Someone who is playing sport very well, lets say lining up a pool shot, will have turned the Watcher right down. The aim is heightened physical awareness, whereby concentration limits the Watcher to physical and/or strategic calculations. Physical awareness is heightened further as where feelings are limited simply the expectation or readiness that stems from adrenalin.

The formation of a tight, logical ego structure, a well written program without crappy code or logic, must still always be flawed to some degree. Firstly people need to experience animal emotions in order to know them and to then understand their failings. Thus they must first develop an ego that contains conflict due to conflicting emotional impulses at different times, and the differing memories that were stored and categorised as a result. Their "Free-Will" must first be bound by what they have learnt to value. An enlightened person though has greater free-will as they are not as bound by past actions.
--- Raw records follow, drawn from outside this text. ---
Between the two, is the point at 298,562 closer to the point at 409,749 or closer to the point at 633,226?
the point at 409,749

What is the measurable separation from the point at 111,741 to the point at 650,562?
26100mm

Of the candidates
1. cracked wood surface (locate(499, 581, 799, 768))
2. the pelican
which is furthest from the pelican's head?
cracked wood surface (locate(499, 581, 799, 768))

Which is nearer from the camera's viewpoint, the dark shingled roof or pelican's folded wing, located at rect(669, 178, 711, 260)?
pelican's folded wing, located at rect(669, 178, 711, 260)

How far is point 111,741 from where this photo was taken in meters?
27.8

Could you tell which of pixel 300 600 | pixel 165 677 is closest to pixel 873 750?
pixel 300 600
Secondly, an ego that has pursued a knowing of reality, will often start with flawed or flaky logic. It does not know, what it does not know. It lacks the full story until it has pursued a logical analysis of reality until it can go no further. That never happens at once, or perhaps ever, and all the layers in the ego building would have been formed without the big picture. The big picture may also include knowing that part of the picture that cannot rationally be pursued.
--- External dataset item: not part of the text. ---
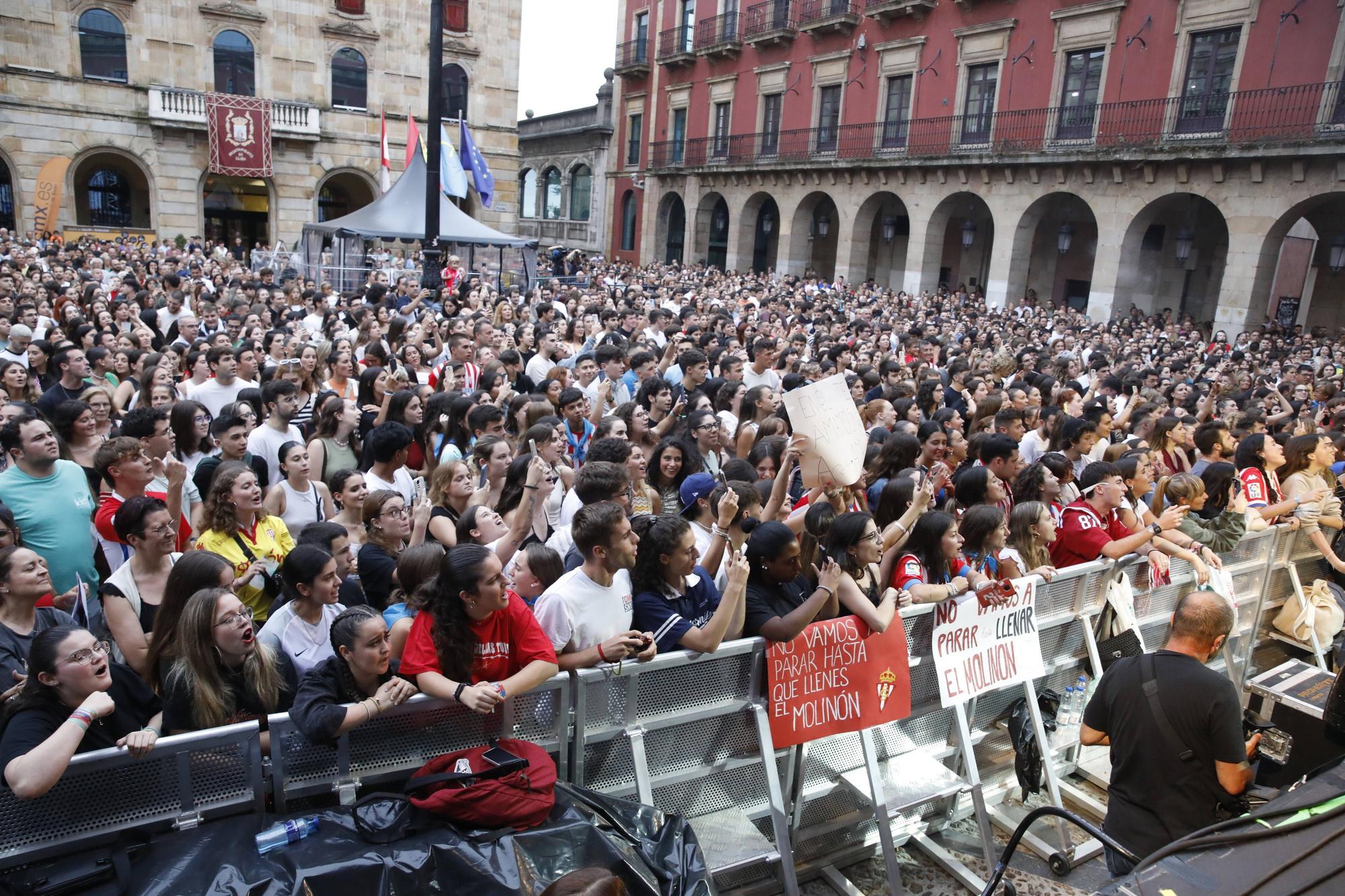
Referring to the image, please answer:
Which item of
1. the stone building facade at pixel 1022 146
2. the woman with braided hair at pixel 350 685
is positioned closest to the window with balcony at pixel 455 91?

It seems that, for the ego's sub-routines to be absent of conflict between others, then the loose ends, the indefinites, must be tied off. The ego requires everything to be quantised, it needs discrete data packets. In every concept relating to infinity, there is the problem of infinity itself - its endless thus cannot be quantified, and in the same way for the ego, if there is a question that remains "open" then in a conceptual sense it is infinite.

To avoid a logical ego reaching an impasse, then at some point then rethinking, as in going around in circles over the same core ideas, has to cease. "Everything is connected" and truths like that have to be seen for what they are, and inserted into the ego program as fundamental values, values of absolute logic, that need no further questioning.

Once this occurs, and illogical sub-routines have been well discarded by this point, then the ego program becomes rather compact. There is fuck all input code as the Watcher's time is not taken up managing various value systems and their resulting confusion. In not requiring animal emotions, there is little need for valuing. Without the completely transitory nature of emotions overpowering The Watcher, then it is not causing the brain to chop reality into segments that may need to be acted on. Without those interruptions then overall awareness stays more in the now, in the continuousness of nature. The lack of distraction and the holistic nature of one's mental vista, its unfettered landscape, allows one to fell more alive, more knowing.